Going to leave for a trial night a few months before. Just so worried! Don't want it to affect her in a bad way...


----------



## MCD (May 4, 2013)

Don't worry it won't. It gets easier once you have done it a few times. I try to take Dharma where ever we go but it is not always feasible. It also helps that it is someone you already know and trust with your beloved V. And she knows and is comfortable with the dog walker. This is not like you are just boarding her with someone you have never met before. It will all work out. I think sometimes we are worse with it than they are.


----------



## Bob Engelhardt (Feb 14, 2012)

I'd say that the most problematic issue will be that she sleeps in your bedroom and will be sleeping on her own at the walker's house. If she can't sleep on her bed in his bedroom, I would try to get her used to sleeping in a different room at your house.

Bob


----------



## Hbomb (Jan 24, 2012)

@bob- reminds me of the time we left Herc at the dog walker's while we were away- he will sleep on his own bed but within a couple of days the dog walker's mum fell in love with him and he wangled his way into her bed, under the covers, every night! Furry charmer


----------



## MCD (May 4, 2013)

Yeah sleeping where they are used to could be an issue. Dharma sleeps in our bed between us. This is a trait that Dharma's mom has. Lucky for us when Dharma goes to the breeder's house- Sheri is used to having them in bed with her.


----------



## Vizsla Baby (Nov 4, 2011)

We hire a pet sitter who lives in our home the entire time we are gone. She even sleeps in the bed with our 2 V's. They are so happy & normal when we come home, it's just wonderful for them.

If you can't find a good pet sitter, perhaps you can find a trustworthy (and mature) high school or college student who needs a few extra bucks.
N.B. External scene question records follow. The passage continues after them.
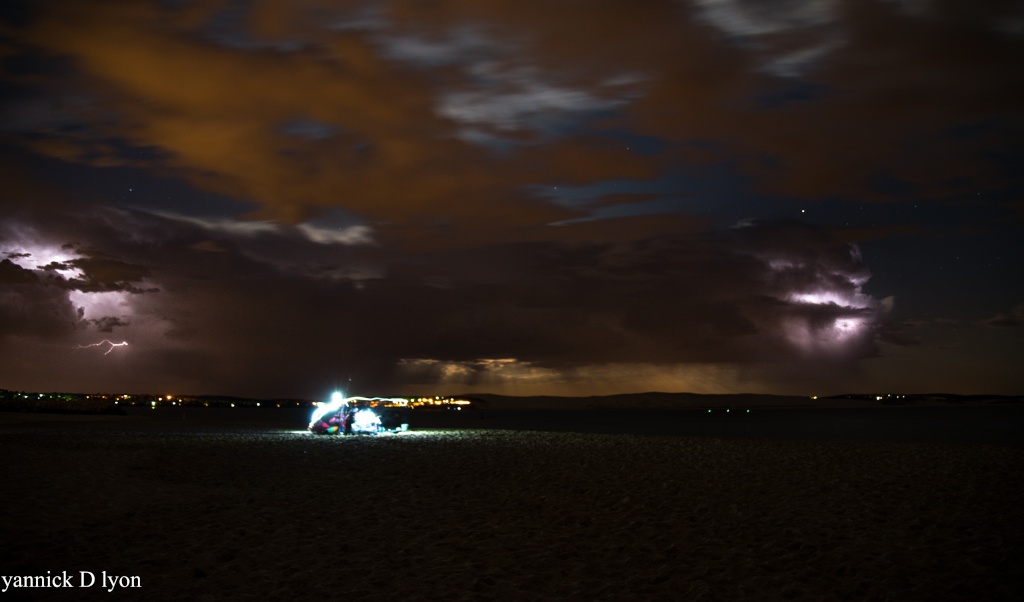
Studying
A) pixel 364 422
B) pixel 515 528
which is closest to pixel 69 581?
pixel 515 528

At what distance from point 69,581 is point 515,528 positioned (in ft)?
21.7

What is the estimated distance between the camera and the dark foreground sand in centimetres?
940

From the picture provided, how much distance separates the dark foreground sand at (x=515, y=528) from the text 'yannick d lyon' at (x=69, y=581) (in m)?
0.17

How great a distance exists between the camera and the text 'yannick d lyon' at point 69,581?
30.1 feet

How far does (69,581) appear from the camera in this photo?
369 inches

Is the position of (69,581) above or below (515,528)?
above

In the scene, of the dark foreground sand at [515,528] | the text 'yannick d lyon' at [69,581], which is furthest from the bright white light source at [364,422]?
the text 'yannick d lyon' at [69,581]

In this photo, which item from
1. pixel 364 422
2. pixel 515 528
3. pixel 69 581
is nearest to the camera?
pixel 69 581

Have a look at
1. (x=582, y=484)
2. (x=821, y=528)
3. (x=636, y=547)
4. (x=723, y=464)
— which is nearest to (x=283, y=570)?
(x=636, y=547)

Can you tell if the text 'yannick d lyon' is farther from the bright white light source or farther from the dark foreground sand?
the bright white light source

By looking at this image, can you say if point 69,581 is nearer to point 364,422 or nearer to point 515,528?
point 515,528

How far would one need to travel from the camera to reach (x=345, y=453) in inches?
1072

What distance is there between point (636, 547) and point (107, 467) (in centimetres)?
1503

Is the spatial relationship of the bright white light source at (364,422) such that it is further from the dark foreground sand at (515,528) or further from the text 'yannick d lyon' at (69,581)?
the text 'yannick d lyon' at (69,581)
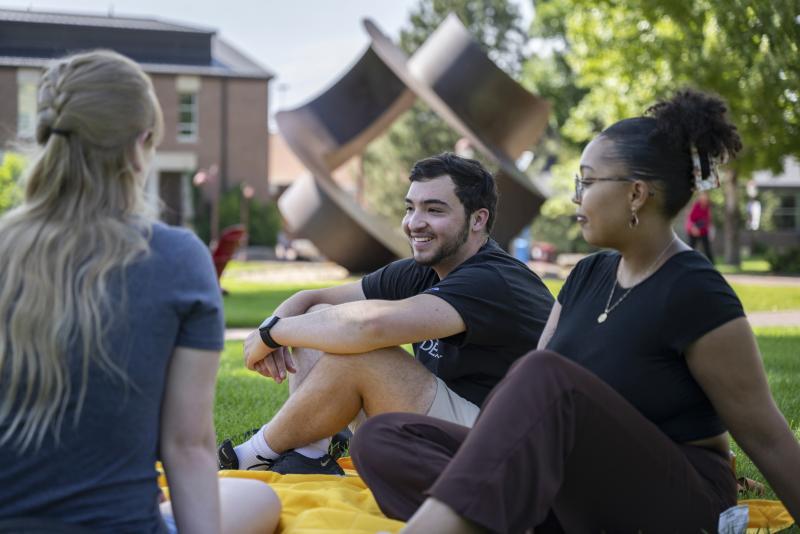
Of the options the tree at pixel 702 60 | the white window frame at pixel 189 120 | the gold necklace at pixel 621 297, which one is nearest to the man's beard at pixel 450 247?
the gold necklace at pixel 621 297

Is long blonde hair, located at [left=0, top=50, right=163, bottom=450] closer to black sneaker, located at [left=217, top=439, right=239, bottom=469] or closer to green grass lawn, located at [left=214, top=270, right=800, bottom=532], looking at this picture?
black sneaker, located at [left=217, top=439, right=239, bottom=469]

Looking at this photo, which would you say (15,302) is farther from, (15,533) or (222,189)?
(222,189)

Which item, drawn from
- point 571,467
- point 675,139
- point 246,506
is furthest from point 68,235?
point 675,139

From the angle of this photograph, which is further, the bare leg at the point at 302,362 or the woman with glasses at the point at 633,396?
the bare leg at the point at 302,362

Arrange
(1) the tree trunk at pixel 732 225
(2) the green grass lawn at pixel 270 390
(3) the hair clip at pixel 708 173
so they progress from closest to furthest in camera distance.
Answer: (3) the hair clip at pixel 708 173
(2) the green grass lawn at pixel 270 390
(1) the tree trunk at pixel 732 225

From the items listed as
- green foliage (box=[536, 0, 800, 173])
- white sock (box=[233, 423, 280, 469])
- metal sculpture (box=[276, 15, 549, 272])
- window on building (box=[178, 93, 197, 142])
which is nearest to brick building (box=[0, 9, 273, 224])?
window on building (box=[178, 93, 197, 142])

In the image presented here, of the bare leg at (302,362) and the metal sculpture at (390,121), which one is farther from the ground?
the bare leg at (302,362)

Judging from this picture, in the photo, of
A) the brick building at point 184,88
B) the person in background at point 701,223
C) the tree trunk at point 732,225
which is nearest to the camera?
the person in background at point 701,223

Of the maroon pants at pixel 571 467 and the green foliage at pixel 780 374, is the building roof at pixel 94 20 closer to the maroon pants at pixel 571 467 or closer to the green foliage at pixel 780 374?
the green foliage at pixel 780 374

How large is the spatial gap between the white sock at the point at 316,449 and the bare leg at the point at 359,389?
0.19m

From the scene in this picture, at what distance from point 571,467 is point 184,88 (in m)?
36.0

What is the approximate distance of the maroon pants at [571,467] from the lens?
7.61 feet

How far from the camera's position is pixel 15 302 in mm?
2023

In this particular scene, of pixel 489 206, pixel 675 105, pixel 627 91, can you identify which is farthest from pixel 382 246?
pixel 675 105
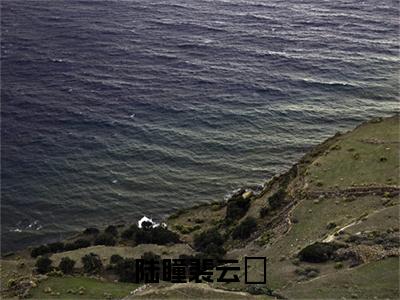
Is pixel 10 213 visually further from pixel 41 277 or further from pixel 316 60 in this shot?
pixel 316 60

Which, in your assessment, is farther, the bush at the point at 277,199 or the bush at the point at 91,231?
the bush at the point at 91,231

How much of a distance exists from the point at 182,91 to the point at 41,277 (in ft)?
175

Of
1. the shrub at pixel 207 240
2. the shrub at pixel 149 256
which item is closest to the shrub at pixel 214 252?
the shrub at pixel 207 240

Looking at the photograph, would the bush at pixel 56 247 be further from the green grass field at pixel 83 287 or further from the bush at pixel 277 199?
the bush at pixel 277 199

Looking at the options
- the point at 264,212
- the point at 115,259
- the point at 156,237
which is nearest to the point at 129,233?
the point at 156,237

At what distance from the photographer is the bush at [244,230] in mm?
58312

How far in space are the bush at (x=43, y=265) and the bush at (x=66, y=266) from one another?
1195 mm

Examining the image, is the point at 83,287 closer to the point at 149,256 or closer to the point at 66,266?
the point at 66,266

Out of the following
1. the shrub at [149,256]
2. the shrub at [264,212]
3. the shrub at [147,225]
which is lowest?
the shrub at [149,256]

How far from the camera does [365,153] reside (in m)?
70.6

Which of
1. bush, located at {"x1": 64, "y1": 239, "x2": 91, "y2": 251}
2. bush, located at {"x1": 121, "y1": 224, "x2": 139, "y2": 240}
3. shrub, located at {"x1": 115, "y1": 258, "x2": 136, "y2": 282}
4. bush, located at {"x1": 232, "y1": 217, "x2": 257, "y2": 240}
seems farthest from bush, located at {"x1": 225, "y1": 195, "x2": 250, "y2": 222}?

The things we do for these wonderful babies!


----------



## texasred (Jan 29, 2012)

I send them to the trainer, as he has plenty of room for them to run. I've had one of my kids (youngest is 18) stay at the house with them. Sometimes I send the girls to my daughters house. I keep her dog full time, so I don't feel bad having her keep them for a weekend.


----------



## Reannabow (Dec 23, 2013)

Thanks all - really helpful 

Will ask if there's any chance she can sleep on her bed in his bedroom - see what he says! Not sure she will sleep anywhere else but our room at home - wouldn't have it any other way to be honest I love looking over our bed and seeing her little face


----------



## miru (Sep 9, 2014)

Hi,

We started with letting Leo for a few hours with the lady that takes care of him.He then stayed in day care for two days before staying for our four day trip.
everything was o.k.He found his way in her bed the first night and enjoyed playing all day with her golden retriever

He was happy to come back home too!very velcro-sweet!
So ,stay cool;separation is not necessarily bad!

Miru


----------